Cette fois-ci, Chat Noir ne put se retrancher derrière Ladybug: vu qu'en tant qu'Adrien il avait déclaré que c'était lui, Chat Noir, qui l'avait croisé lors de sa fugue, il se devait de prendre la parole à la place de sa partenaire. Il réitéra donc le même récit qu'il avait fait au Lieutenant Raincomprix quelques jours plus tôt.

A savoir que, en rentrant de patrouille, un soir, il avait croisé Adrien qui courait dans la rue. Le félin ajouta qu'il avait trouvé cela étrange, compte tenu de la notoriété du blondinet et de la nature quelque peu trop protectrice de Gabriel Agreste.

- Lorsque je me suis posé à côté de lui, Adrien a sursauté, surjoua le félin, ce qui lui valut un regard de coin de sa partenaire mais, tout à son rôle, il continua comme si de rien n'était. Il paraissait à la fois anxieux et terrifié puis, soudainement, soulagé quand il m'a reconnu. Evidemment, je fais cet effet-là aux gens.

Chat Noir vit Ladybug lever les yeux au ciel et un léger sourire étira ses lèvres. Il savait qu'après l'audition, elle lui tirerait les oreilles pour en avoir trop fait, selon elle, mais, selon lui, il devait rester dans son personnage de "Chat Noir", surtout ce jour-là et surtout à ce moment-là, alors qu'il parlait de lui-même.

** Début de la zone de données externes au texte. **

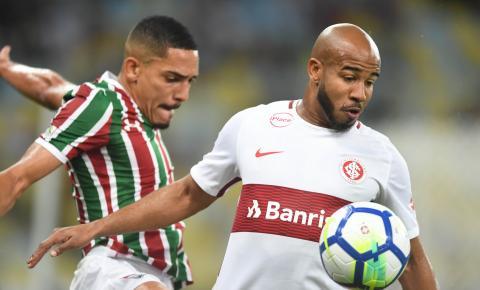 Para sair do sufoco, Internacional e Fluminense medem forças no Beira-Rio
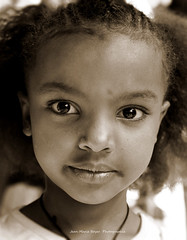 Enfant a Lalibela (jmboyer) Tags: eth2287 lonely gettyimages nationalgeographie tourism lonelyplanet canoneos ©jmboyer canon photo travel voyage géo 6d yahoo flickr afrique africa ethiopie etiopia fêtedetimkat eos afriquedelest eastafrica imagesgoogle googleimage impressedbeauty nationalgeographic viajes photogéo photoflickr photosgoogleearth photosflickr photosyahoo canonfrance picture photography ethiopia etiopija portrait face googlephotos googleimages retrato canon6d photos photoyahoo ኢትዮጵያ አፍሪቃ äthiopien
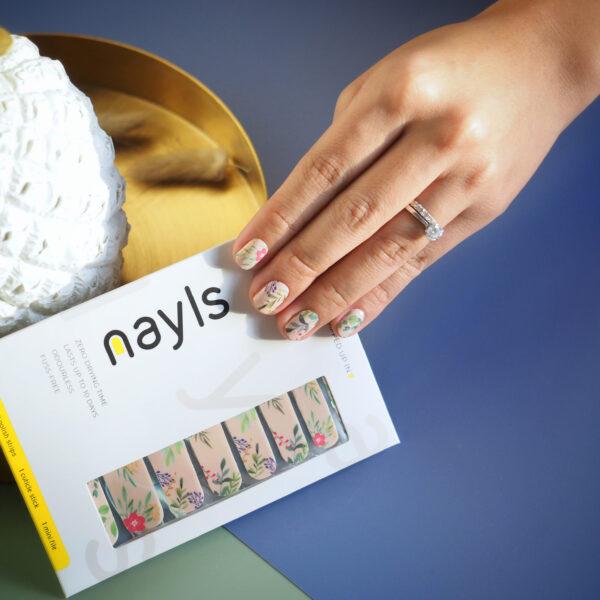 Poppy Petals Nail Wrap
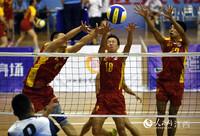 江西省第六届全民健身运动会气排球比赛在南昌举行(人民网 时雨/摄)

Le félin poursuivit donc son récit en expliquant qu'il avait pris Adrien sous son aile et l'avait conduit dans un endroit sécurisé où ils avaient pu parler ensemble sans risques. Son visage se ferma quand il résuma que l'adolescent lui avait appris que Papillombre était son père et qu'il lui avait remis le Miraculous du Paon comme preuve de ce qu'il avançait. Sans nul doute devait-il avoir le visage tourmenté à ce moment-là car sa partenaire lui pressa doucement la cuisse avec sa main, en signe de soutien.

Finalement, Chat Noir termina en précisant qu'il avait appelé Ladybug, qui les avait alors rejoint quelques minutes plus tard.

Un silence inconfortable retomba dans la pièce quand le félin se tut. Les seuls bruits qui régnaient alors étaient le bruit des touches du clavier de l'ordinateur de leur interlocuteur, le murmure des conversations provenant de l'intérieur du commissariat ainsi que le bourdonnement de la mouche qui se trouvait dans la pièce et qui mettait les nerfs du félin en pelote.

Finalement, le Commissaire Principal Gardavous leva de nouveau les yeux vers eux et reprit ses questions, s'adressant cette fois plutôt à Ladybug, au grand soulagement du félin.

Elle dut confirmer sa volonté de protéger Adrien de son père mais aussi de la personne qui détenait à ce moment-là le Miraculous du Papillon, Félix.

Bien évidemment, le policier en profita pour les interroger à son sujet. Quand il leur demanda s'ils avaient des soupçons concernant son identité, au vu des maigres indices donnés par Gabriel Agreste par l'intermédiaire d'Adrien, le félin se retint de regarder sa partenaire. En effet, avant leur rendez-vous avec l'agent des forces de l'ordre, ils avaient convenu ensemble qu'il valait mieux ne pas révéler les soupçons du félin à l'encontre de son cousin. C'était beaucoup trop dangereux pour son identité civile si le Commissaire lui demandait des explications.

Néanmoins, ils purent expliquer sans le moindre problème le stratagème qu'ils avaient élaboré pour duper le Monarch et le conduire ainsi à baisser sa garde, ce qui avait finalement conduit à son arrestation.

- Donc le retournement de veste d'Alya Césaire… questionna le Commissaire Principal Gardavous.

- ...faisait partie de notre plan, confirma Ladybug avec un léger sourire satisfait.

Le policier hocha la tête, ne parvenant pas totalement à cacher sa stupéfaction, au grand plaisir du héros.

Il leurs posa encore quelques questions suite à ces dernières révélations et finit par enfin les libérer, non sans leur préciser à leur tour qu'ils seraient peut-être interrogés le jour du procès.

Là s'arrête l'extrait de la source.